Vidéo - Open d'Australie 2020 - Mouratoglou entraineur de Serena
"Notre sport est génial. Pourtant, la période difficile à laquelle nous sommes confrontés ne fait que souligner à quel point il est dysfonctionnel. Les joueurs classés en dehors du Top 100 atteignent à peine le seuil de rentabilité et la plupart d'entre eux sont obligés de financer leur carrière pour continuer à jouer professionnellement. Leur vie est une lutte financière. Contrairement aux joueurs de basket ou de football, les joueurs de tennis ne sont pas couverts par des salaires annuels fixes. Ce sont des entrepreneurs indépendants. Ils paient pour leurs voyages. Ils paient des salaires fixes à leurs entraîneurs, tandis que leurs propres salaires dépendent du nombre de matchs qu'ils gagnent. C'est un système basé sur la méritocratie - ce qui me convient parfaitement. Les meilleurs joueurs méritent à 100% leurs gains. Cependant, je trouve révoltant que le 100e meilleur joueur de l'un des sports les plus populaires au monde - suivi par environ un milliard de fans - soit à peine capable de gagner sa vie."
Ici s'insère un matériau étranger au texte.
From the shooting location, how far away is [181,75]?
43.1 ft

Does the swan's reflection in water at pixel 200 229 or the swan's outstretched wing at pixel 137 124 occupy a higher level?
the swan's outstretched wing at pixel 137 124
"Le tennis ne peut pas vivre seulement de son élite"
Bien sûr, le Big Three et les meilleurs joueurs donnent de la visibilité au tennis. Mais avant d'en arriver là, ils ont fait leurs armes sur le circuit secondaire. Ce circuit est indispensable à la progression des joueurs vers les sommets. C'est en tout cas ce que défend le technicien français dans son courrier :
"Certains abandonnent leurs rêves et l'appellent carrière. C'est le cas depuis trop longtemps. Bien que nous ayons supprimé la suprématie masculine établie de longue date dans le domaine financier, le tennis conserve l'un des niveaux d'inégalité les plus extrêmes dans tous les sports. Le fait est que le tennis en a absolument besoin pour survivre. Le tennis ne peut vivre que de ses elites. Le circuit serait atrophié. La réforme de l'ITF de l'année dernière, qui a heureusement été annulée quelques mois seulement après son adoption, a rendu la situation de ces joueurs hors du top 100 presque impossible à gérer. Beaucoup d'entre eux ont décidé d'abandonner le tennis simplement parce qu'il n'y avait pas d'autre option. Actuellement, ils sont confrontés à un nouveau défi: parce que le circuit est en pause pour les raisons que nous connaissons tous, ces joueurs ne reçoivent aucun revenu et, contrairement à la plupart des 100 meilleurs joueurs, ils n'ont pas d'argent de côté ou des sponsors pour vivre. Il est temps de penser à ces acteurs et de les aider, d'abord dans un avenir immédiat, puis sur le long terme."
"ATP, WTA, ITF, Grand Chelem doivent s'asseoir (virtuellement) ensemble"
Ce débat autour des inégalités dans le tennis n'est pas nouveau, mais dans l'intensité du circuit, il n'est pas toujours facile de prendre le temps de chercher de vraies solutions. Ce que demande Mouratoglou est simple : le tennis dispose actuellement de temps pour réfléchir en l'absence de tournoi alors il faut l'utiliser :
"Pour cette raison, je serais ravi de voir l'ATP, la WTA, l'ITF et les Grands Chelems s'asseoir ensemble (virtuellement) pour essayer de trouver une solution durable. Nous comptons tous sur ces organes directeurs, qui ont le pouvoir de protéger l’économie du tennis professionnel et d’assumer une responsabilité sociale. J'aimerais que ces institutions disent STOP. Nous ne pouvons plus laisser les joueurs de rang inférieur derrière. Ce n'est pas bien. Le tennis doit changer. Profitons de ce temps libre pour lancer une discussion".